SME/SAS ORGANIZACAO DOS CEI'S MUNICIPAIS E CRECHES/CEI'S PARTICULARES CONVENIADAS PARA 2002.

PORTARIA INTERSECRETARIAL 7/01 - SME

SME/SAS

Dispõe sobre a Organização dos CEIs da rede direta, indireta e das Creches/CEIs particulares conveniadas(os), e dá outras providências.

OS SECRETÁRIOS MUNICIPAIS DE EDUCAÇÃO E DE ASSISTÊNCIA SOCIAL, no uso de suas atribuições legais, e,

CONSIDERANDO:

- a necessidade de organizar o funcionamento dos CEIs da rede direta e indireta e das Creches/CEIs particulares conveniadas (os) para o ano de 2002;

- as Diretrizes da Secretaria Municipal de Educação: a Democratização do Acesso e Permanência, a Qualidade Social da Educação e a Democratização da Gestão;

- o Projeto Político Pedagógico como construção em processo, que se constitui por meio da participação de toda a Comunidade Educativa, expressando a articulação dos segmentos que compõem ativamente o cotidiano dos CEIs da rede direta e indireta e das Creches/CEIs particulares conveniadas (os) ;

- a Proposta de Formação Permanente dos Educadores dos CEIs da rede direta que organiza a atuação dos Grupos de Acompanhamento da Ação Educativa - GAAEs em Unidades - Pólo;

- a Lei Federal n°9.394/96 - Lei de Diretrizes e Bases da Educação Nacional , em especial, os artigos 11,12, 13 , 29 e 31;

- o Parecer CNE/CEB 022/98- Diretrizes Curriculares Nacionais de Educação Infantil;

- a Deliberação CME n° 03/97 e a Indicação CME n° 04/97 - estabelecem diretrizes para a elaboração do Regimento Escolar;

- a Deliberação CME 01/99 , que fixa normas para autorização de funcionamento e supervisão de instituições de educação infantil no Sistema de Ensino no Município de São Paulo;

- a Portaria 71/FABES/ GAB/93, que dispõe sobre as Diretrizes Pedagógicas para as Creches do Município de São Paulo;

- a Portaria 27/SAS/GAB/2000, que dispõe sobre a Agenda Mínima : Saúde em Creche;

RESOLVE:

Art. 1° - O horário de funcionamento dos CEIs da rede direta será de 12 (doze) horas diárias, de segunda à sexta-feira, e as situações excepcionais ou não previstas nesta Portaria, devidamente fundamentadas, ficarão sujeitas à autorização expressa do Coordenador Regional de Educação, ouvida a Supervisão Escolar.

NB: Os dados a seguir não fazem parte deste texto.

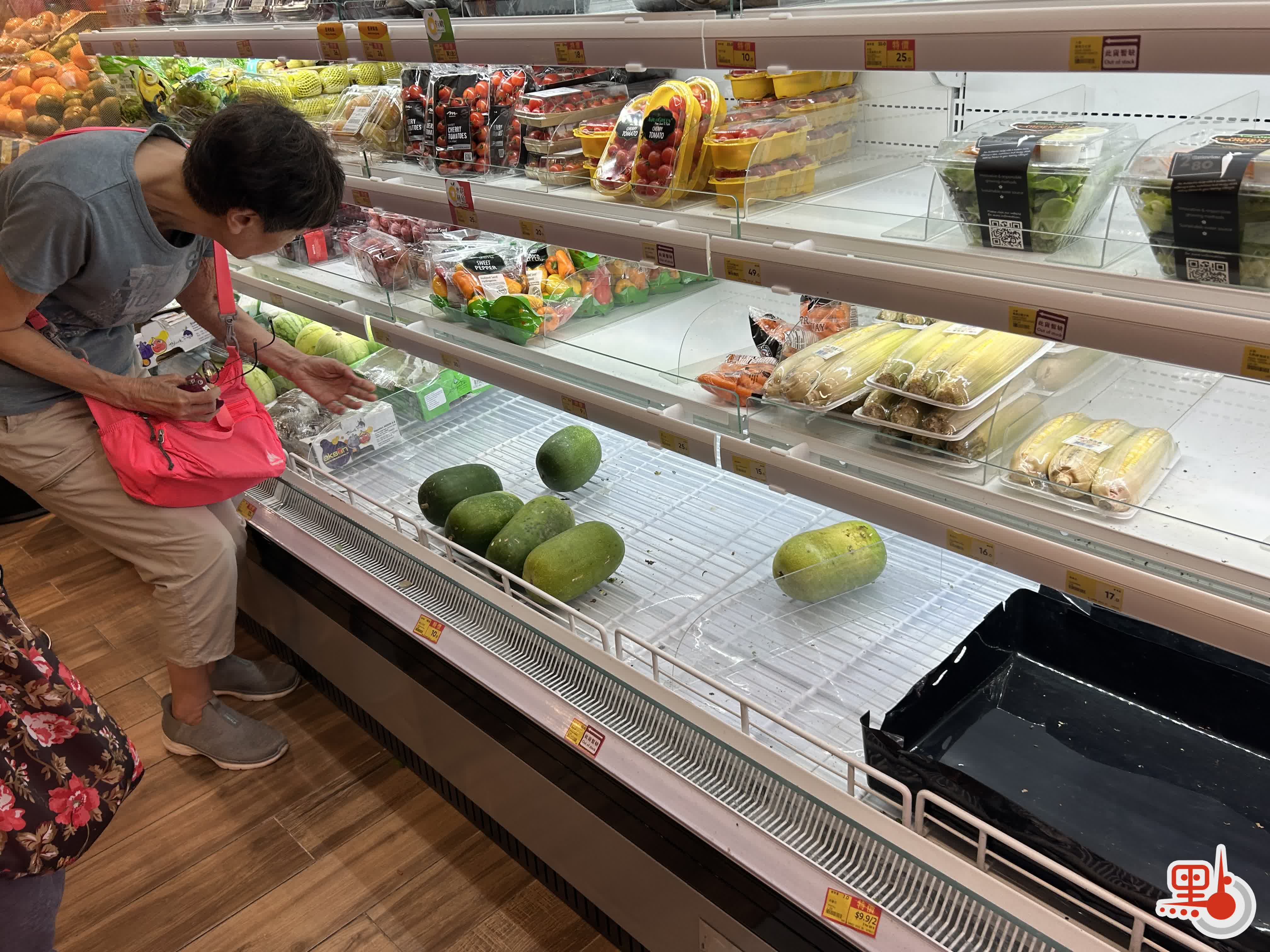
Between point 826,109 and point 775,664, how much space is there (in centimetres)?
108

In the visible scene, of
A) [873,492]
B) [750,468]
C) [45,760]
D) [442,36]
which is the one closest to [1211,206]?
[873,492]

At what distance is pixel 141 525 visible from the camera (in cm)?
229

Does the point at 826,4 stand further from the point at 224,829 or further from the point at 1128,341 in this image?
the point at 224,829

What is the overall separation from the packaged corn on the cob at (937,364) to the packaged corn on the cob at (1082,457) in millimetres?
219

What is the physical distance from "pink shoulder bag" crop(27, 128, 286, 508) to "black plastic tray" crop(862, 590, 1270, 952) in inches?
64.2

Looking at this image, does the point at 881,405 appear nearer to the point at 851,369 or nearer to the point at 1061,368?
the point at 851,369

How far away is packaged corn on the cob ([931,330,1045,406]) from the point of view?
152 cm

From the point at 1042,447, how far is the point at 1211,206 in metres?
0.40

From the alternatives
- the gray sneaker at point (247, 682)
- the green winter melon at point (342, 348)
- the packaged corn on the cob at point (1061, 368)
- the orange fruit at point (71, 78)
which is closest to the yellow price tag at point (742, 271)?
the packaged corn on the cob at point (1061, 368)

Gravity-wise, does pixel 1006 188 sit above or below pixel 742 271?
above

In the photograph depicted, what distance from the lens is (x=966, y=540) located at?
141 centimetres

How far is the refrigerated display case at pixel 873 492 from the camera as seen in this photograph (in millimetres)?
1224

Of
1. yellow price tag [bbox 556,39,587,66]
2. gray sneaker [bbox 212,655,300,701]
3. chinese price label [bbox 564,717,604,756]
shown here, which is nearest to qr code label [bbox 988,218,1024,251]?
yellow price tag [bbox 556,39,587,66]

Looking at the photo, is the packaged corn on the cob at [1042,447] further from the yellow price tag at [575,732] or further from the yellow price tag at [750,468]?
the yellow price tag at [575,732]
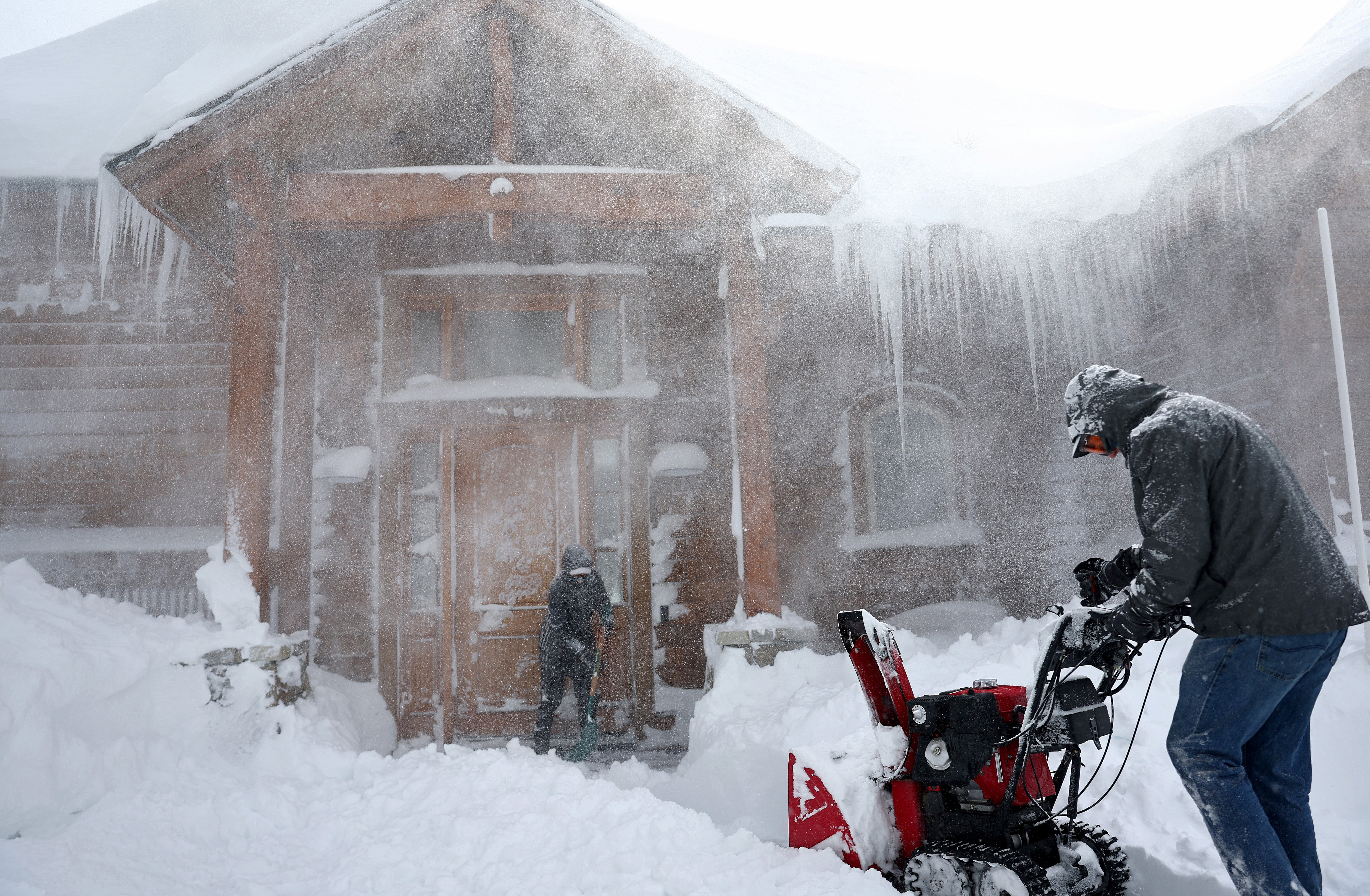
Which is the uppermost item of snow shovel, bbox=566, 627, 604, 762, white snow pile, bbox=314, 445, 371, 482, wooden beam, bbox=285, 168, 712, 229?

Art. 2º - Os CEIs da rede direta oferecerão às crianças atendimento em período integral, conforme opção das famílias e as possibilidades de otimização dos equipamentos. Os períodos de atendimento deverão ser encaminhados ao respectivo NAE, para posterior autorização.

Art. 3º- Os CEIs da rede indireta e as Creches/CEIs particulares conveniadas (os) funcionarão de acordo com o estabelecido em seus planos de trabalho.

Parágrafo Único: - As situações excepcionais ou não previstas no artigo 3° desta Portaria, devidamente fundamentadas, ficarão sujeitas à autorização expressa do Supervisor Regional da SAS, ouvido o Técnico Supervisor, enquanto perdurar a transição.

Art. 4° - Considerando as especificidades dos CEIs da rede direta a proporção adulto-criança terá a seguinte conformidade:

Berçário I - 0 ano a 11 meses - 7 bebês para um educador por período;

Berçário II - 1 ano a 1 ano e 11 meses - 9 bebês para um educador por período;

Mini-Grupo - 2 anos a 2 anos e 11 meses - 12 crianças para um educador por período;

Grupo I - 3 anos a 3 anos e 11 meses- 18 crianças para um educador por período;

Grupo II - 4 anos a 4 anos e 11 meses - 20 crianças para um educador por período;

Grupo III - 5 anos a 5 anos e 11 meses - 25 crianças para um educador por período;

Grupo IV - 6 anos a 6anos e 11meses - 25 crianças para um educador por período.

§ 1º : Poderão ser previstas no Projeto Político Pedagógico, considerando as condições físicas dos CEIs , diferentes formas de organização das salas/grupos a fim de garantir o atendimento à demanda, assim como atividades que contemplem a convivência entre crianças de diversas idades.

§ 2º : A passagem das crianças de um grupo a outro deverá ser realizada respeitando-se as necessidades e condições de adaptação e interação individuais.

Art. 5°- A proporção adulto-criança nos CEIs da rede indireta e nas Creches/CEIs particulares conveniadas(os) permanecerão conforme dispõe a Portaria 19/FABES/GAB/96, subitem 2.1, ratificada pela Portaria 16/SAS/GAB/2000.

Art. 6º - Os CEIs da rede direta e indireta e as Creches/CEIs particulares deverão organizar-se para elaborar seu Projeto Político Pedagógico e Regimento com a participação de toda a comunidade educativa e das famílias usuárias.

Parágrafo Único: Os Núcleos de Ação Educativa assessorarão a equipe técnica dos CEIs/Creches na elaboração do seu Projeto Político Pedagógico e Regimento.

Art. 7° - Constarão do Projeto Político Pedagógico dentre outros, os critérios e procedimentos referentes:

I - à análise, discussão e sistematização do referido Projeto;

II - às formas de registro do acompanhamento da ação educativa, realizada no cotidiano dos CEIs da rede direta e indireta e das Creches/CEIs particulares conveniadas (os);

III - ao processo de avaliação.

Art. 8º - Os profissionais em exercício nos CEIs da rede direta e indireta e nas Creches/CEIs particulares conveniadas (os) deverão participar das atividades propostas de organização dos equipamentos, das reuniões pedagógicas, dos grupos de formação permanente e da avaliação do trabalho.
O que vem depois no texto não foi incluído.